* [Task brief]
In the forum excerpt below, what does keithwarren name as the best indicator of a person's coding competence?

===== Selected excerpt =====

I encourage anyone who wants to get an intuitive grasp of simulations to just
write a simple little 2D game engine, and try to work up toward a simple two-
player realtime LAN system with predictive physics for expected network input.
_Seeing_ sprites shudder and vibrate against their integer pixel positions,
jump instead of smoothly curving when a correction is issued, etc., is a
visceral learning experience.

------
keithwarren
It may be an oversimplification, but the best indicator I have seen for
someone and their coding competence, is desire to get better.

The best programmers I have ever worked with sought continual improvement
personally. They viewed themselves and their career as a system that they
monitored and acted upon.

I focus on this because it is a factor that ignores the variables that often
influence or weight the typical measures. Age, Experience, Education - all of
these things affect the quality of work and the perception of skill so I have
constantly sought that thing I can look to outside of that which is indicative
of long term value.

So far, desire to improve, is the best I have found.

It sounds trivial yes, but people who actually embody this are very different
than those who give lip service to it. Ask 100 programmers is they wish they
were better and 99 will say yes (there is always one dude...). Ask those same
100 what they do each week to make themselves better and you find 10 or less
actually doing the work in their spare time that it takes to become a master.

===== Stored rows =====

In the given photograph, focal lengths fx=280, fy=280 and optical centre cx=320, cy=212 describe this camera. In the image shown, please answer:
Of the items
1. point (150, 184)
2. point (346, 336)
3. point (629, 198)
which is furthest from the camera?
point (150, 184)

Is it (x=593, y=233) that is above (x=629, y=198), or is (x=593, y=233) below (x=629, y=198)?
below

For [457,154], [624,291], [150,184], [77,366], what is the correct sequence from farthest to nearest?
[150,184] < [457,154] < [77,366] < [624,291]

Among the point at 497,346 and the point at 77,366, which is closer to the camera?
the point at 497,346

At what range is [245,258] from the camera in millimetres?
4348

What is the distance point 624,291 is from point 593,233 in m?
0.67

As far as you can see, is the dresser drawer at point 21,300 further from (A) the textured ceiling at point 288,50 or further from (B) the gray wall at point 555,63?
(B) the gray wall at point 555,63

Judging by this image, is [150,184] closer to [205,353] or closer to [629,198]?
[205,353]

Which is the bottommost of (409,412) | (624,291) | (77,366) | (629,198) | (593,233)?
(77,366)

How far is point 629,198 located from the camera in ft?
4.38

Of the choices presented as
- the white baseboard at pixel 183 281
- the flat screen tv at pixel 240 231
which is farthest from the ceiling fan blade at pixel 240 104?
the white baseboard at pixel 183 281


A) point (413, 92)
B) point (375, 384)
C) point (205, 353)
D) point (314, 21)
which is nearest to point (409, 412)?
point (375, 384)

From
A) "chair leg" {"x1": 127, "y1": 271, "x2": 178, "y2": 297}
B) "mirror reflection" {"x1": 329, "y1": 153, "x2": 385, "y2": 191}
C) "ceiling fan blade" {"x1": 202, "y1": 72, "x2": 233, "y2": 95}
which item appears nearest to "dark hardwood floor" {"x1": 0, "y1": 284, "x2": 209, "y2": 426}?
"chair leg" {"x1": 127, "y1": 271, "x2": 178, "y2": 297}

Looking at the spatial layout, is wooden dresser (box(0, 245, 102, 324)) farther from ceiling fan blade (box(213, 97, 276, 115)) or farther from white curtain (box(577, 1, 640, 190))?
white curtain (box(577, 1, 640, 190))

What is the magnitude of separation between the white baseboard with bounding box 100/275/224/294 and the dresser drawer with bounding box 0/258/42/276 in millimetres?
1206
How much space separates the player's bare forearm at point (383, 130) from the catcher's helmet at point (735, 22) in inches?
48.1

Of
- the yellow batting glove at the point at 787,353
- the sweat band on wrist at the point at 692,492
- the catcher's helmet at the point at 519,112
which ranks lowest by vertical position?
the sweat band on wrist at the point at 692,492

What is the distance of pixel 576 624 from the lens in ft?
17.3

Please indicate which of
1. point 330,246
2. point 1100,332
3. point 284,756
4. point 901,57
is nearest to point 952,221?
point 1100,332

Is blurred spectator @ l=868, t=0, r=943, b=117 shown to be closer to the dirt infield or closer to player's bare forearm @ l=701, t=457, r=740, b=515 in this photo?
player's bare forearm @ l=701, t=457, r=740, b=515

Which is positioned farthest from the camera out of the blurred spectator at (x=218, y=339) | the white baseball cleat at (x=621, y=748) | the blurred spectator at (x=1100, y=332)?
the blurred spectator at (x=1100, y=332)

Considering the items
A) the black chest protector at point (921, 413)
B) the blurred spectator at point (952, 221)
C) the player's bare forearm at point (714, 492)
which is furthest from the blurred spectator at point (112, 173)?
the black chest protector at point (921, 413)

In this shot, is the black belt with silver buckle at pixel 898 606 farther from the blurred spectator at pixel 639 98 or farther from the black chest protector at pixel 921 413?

=====

* [Result]
The desire to get better.